Original run with passionfruit vine growing over. Nesting and roosting to the right and accessed from inside the shed.
Run now twice the size, much better for six chooks. Still some kindling wood I need to move.
This is laughingly called the "Chookie Playground". All the grass has been eaten.
Should have put a "Many photos of poultry warning" at the top of this post.

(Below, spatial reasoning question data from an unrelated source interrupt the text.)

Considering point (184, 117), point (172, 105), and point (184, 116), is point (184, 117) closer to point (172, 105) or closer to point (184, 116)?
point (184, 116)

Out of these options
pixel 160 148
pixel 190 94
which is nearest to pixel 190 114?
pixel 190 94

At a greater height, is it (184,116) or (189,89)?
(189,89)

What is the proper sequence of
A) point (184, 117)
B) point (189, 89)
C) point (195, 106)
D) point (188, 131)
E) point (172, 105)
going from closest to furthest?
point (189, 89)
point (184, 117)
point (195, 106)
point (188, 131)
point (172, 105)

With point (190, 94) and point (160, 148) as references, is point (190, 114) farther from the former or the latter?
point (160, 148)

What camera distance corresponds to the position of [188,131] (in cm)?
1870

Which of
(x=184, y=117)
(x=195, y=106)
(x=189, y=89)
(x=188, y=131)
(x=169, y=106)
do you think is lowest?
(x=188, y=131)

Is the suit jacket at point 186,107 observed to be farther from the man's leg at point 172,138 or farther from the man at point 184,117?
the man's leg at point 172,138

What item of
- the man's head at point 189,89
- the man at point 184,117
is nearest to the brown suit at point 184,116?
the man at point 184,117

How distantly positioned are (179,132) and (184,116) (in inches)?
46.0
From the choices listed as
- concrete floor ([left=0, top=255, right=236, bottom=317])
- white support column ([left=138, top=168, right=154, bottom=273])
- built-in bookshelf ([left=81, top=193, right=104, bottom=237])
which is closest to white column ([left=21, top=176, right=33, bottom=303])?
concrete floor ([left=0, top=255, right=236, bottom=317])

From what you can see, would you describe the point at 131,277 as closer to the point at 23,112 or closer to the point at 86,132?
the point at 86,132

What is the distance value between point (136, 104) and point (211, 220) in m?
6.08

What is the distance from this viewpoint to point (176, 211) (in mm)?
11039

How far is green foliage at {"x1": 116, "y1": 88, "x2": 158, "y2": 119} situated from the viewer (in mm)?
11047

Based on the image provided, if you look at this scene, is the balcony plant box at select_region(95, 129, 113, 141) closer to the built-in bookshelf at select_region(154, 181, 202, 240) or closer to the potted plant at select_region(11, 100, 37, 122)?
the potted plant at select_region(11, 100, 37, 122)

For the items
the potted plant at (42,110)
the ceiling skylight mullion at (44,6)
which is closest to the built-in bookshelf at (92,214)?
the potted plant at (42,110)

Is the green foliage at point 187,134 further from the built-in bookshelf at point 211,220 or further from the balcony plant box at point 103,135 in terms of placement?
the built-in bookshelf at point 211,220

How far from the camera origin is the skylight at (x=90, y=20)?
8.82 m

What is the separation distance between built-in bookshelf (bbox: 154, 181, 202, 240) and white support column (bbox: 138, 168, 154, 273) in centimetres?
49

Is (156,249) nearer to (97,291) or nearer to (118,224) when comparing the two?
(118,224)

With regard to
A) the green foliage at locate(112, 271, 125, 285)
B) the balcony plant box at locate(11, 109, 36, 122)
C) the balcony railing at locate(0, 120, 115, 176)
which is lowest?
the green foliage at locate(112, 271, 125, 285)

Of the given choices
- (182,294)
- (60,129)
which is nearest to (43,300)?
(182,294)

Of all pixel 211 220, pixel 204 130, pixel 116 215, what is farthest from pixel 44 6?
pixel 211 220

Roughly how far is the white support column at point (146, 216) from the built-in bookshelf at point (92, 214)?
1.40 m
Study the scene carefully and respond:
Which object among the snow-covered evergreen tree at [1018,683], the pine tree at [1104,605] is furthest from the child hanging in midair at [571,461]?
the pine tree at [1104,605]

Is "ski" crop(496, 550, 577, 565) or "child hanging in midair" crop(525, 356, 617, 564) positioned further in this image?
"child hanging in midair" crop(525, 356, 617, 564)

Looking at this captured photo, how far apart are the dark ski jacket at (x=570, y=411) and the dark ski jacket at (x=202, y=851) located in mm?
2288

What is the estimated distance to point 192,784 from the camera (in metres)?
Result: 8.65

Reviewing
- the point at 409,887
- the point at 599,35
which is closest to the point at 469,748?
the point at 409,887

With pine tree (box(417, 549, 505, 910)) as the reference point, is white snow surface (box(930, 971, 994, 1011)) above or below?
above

Here's all six of them. Only one has a name. The mostly white one has been christened Egg White by Ally. That second from front one is laying, see how her comb is bigger and more red.
I've been keeping chooks for nearly twenty years now and I'd be sad not to have a few hens always. Secretly I'd like to have great flocks of them, I can fantasise! We use 1.5 to 2 dozen eggs each week in our household and I don't have a compost pile - I give all scraps to the chooks - and when I muck out the run it goes in a pile for a while, then on to the garden.
Such useful birds. I love them.
I love mine too. Just about to go and put them to bed.
Posted by: Frogdancer | November 05, 2011 at 07:30 PM
gorgeous girls, thanks for sharing your excitement, i'm getting 2 eggs a day now and won't be too long until the rest of the flock are laying. Watching the chooks go about their business is pure therapy
Posted by: lizzy D | November 06, 2011 at 12:51 PM
Your new chooks are nice, I will enjoy further photos and tales about them. You know you're supposed to bury the old chooks under the passionfruit vine? (after they're dead). The new ones look like they have a good place to strut and poke around.
In a past life, about 11 years ago, my husband and I lived on a rented property with a fair bit of space and we started up a poutry business (not as our main jobs but as a hobby). We had hundreds of different poultry at a time - breeding and growing and being sold - turkeys, chooks, minature ducks, large ducks. I used to sell people baby birds and say tell them to come back if it turned up not to be the type they wanted (male or female). No one ever bought a bird back. It was something I would never do now but it was highly entertaining and kept us busy!!